Problem to work on:
Identify and pull out each line of the entries in which "https" occurs.

---------- Exercise material ----------

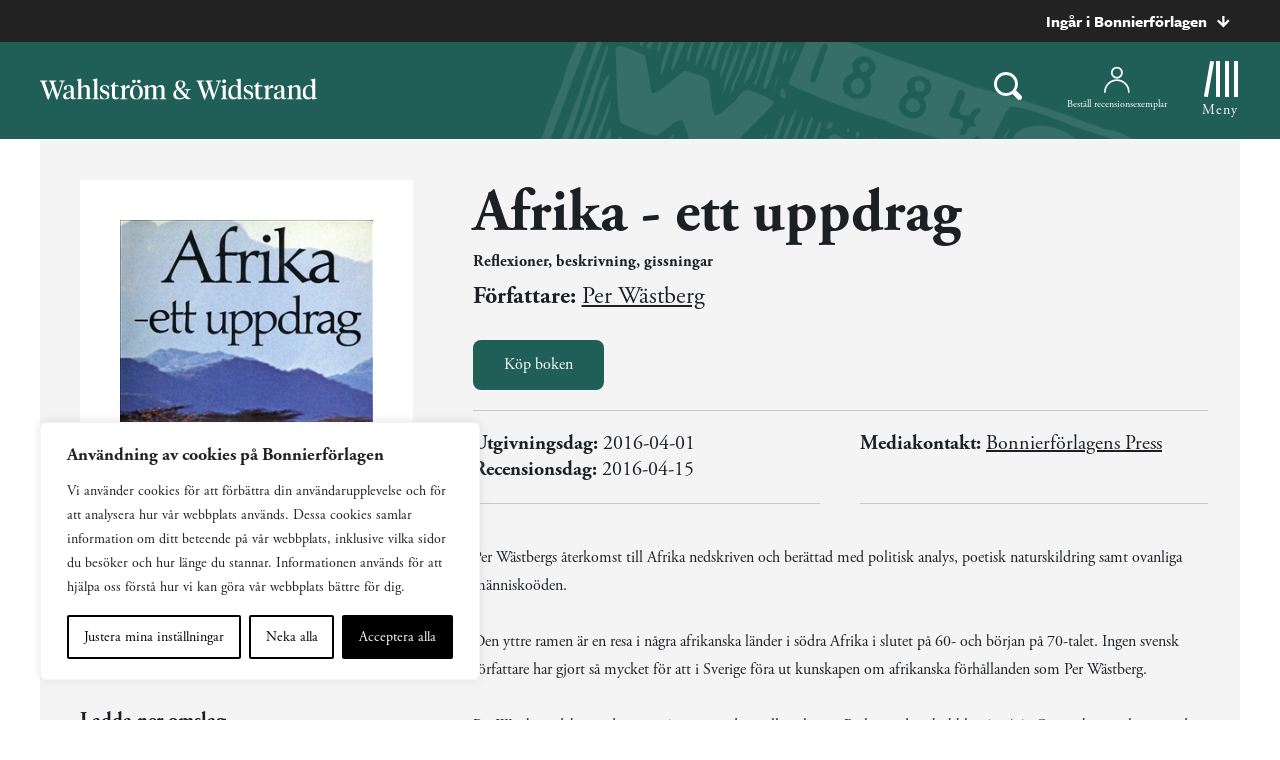

--- FILE ---
content_type: text/plain; charset=utf-8
request_url: https://directory.cookieyes.com/api/v1/ip
body_size: 0
content:
{"ip":"3.144.240.253","country":"US","country_name":"United States","region_code":"OH","in_eu":false,"continent":"NA"}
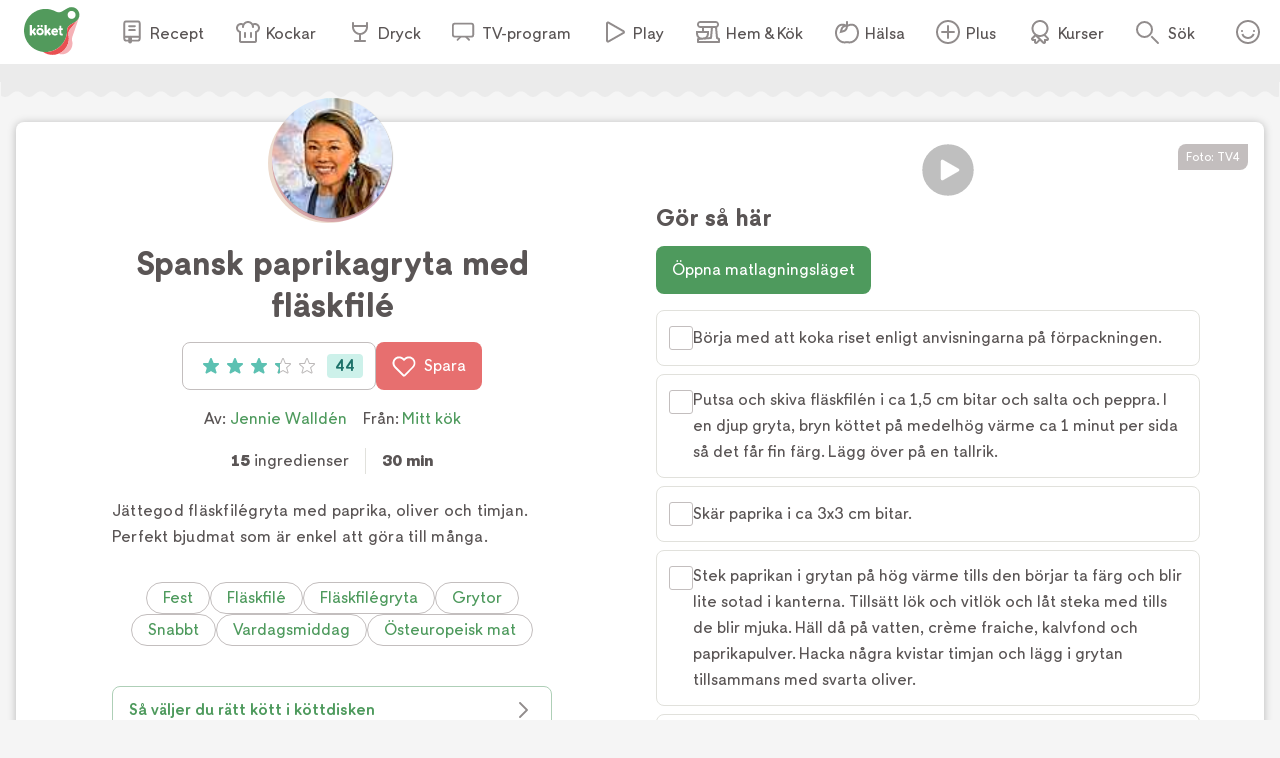

--- FILE ---
content_type: image/svg+xml
request_url: https://www.koket.se/static/svg/icon-list.svg
body_size: 591
content:
<svg width="26" height="25" viewBox="0 0 26 25" fill="none" xmlns="http://www.w3.org/2000/svg">
<path d="M23 4H1C0.4 4 0 3.6 0 3C0 2.4 0.4 2 1 2H23C23.6 2 24 2.4 24 3C24 3.6 23.6 4 23 4ZM5 21C5 20.4 4.6 20 4 20H1C0.4 20 0 20.4 0 21C0 21.6 0.4 22 1 22H4C4.6 22 5 21.6 5 21ZM9 12C9 11.4 8.6 11 8 11H1C0.4 11 0 11.4 0 12C0 12.6 0.4 13 1 13H8C8.6 13 9 12.6 9 12Z" fill="#918C8C"/>
<path fill-rule="evenodd" clip-rule="evenodd" d="M8.53772 16.8284C8.57541 16.4892 8.65607 16.1585 8.77615 15.8439C8.91519 16.2067 9.07784 16.5626 9.26408 16.9091C9.56751 17.4736 9.93357 18.0133 10.3623 18.5181C10.5258 18.7106 10.6985 18.898 10.8802 19.0798C11.062 19.2615 11.2494 19.4342 11.4419 19.5977C11.9466 20.0264 12.4864 20.3925 13.0509 20.6959C13.3974 20.8822 13.7533 21.0448 14.1161 21.1838C13.8014 21.3039 13.4708 21.3846 13.1316 21.4223L9.20584 21.8585C8.56893 21.9292 8.03076 21.3911 8.10153 20.7541L8.53772 16.8284ZM15.5737 17.3914L21.1741 11.7909C21.9551 11.0099 21.9551 9.74356 21.1741 8.96251L20.9975 8.78589C20.2164 8.00484 18.9501 8.00484 18.169 8.78589L12.5686 14.3863C12.8223 15.0492 13.2164 15.6708 13.7528 16.2072C14.2892 16.7436 14.9108 17.1377 15.5737 17.3914ZM16.1702 19.6232L22.5883 13.2051C24.1504 11.6431 24.1504 9.11039 22.5883 7.5483L22.4117 7.37167C20.8496 5.80957 18.3169 5.80958 16.7548 7.37168L10.3368 13.7897C10.5868 15.1932 11.2541 16.5369 12.3386 17.6214C13.4231 18.7059 14.7668 19.3731 16.1702 19.6232Z" fill="#918C8C"/>
</svg>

----------

Finished task:
request_url: https://directory.cookieyes.com/api/v1/ip
request_url: https://www.koket.se/static/svg/icon-list.svg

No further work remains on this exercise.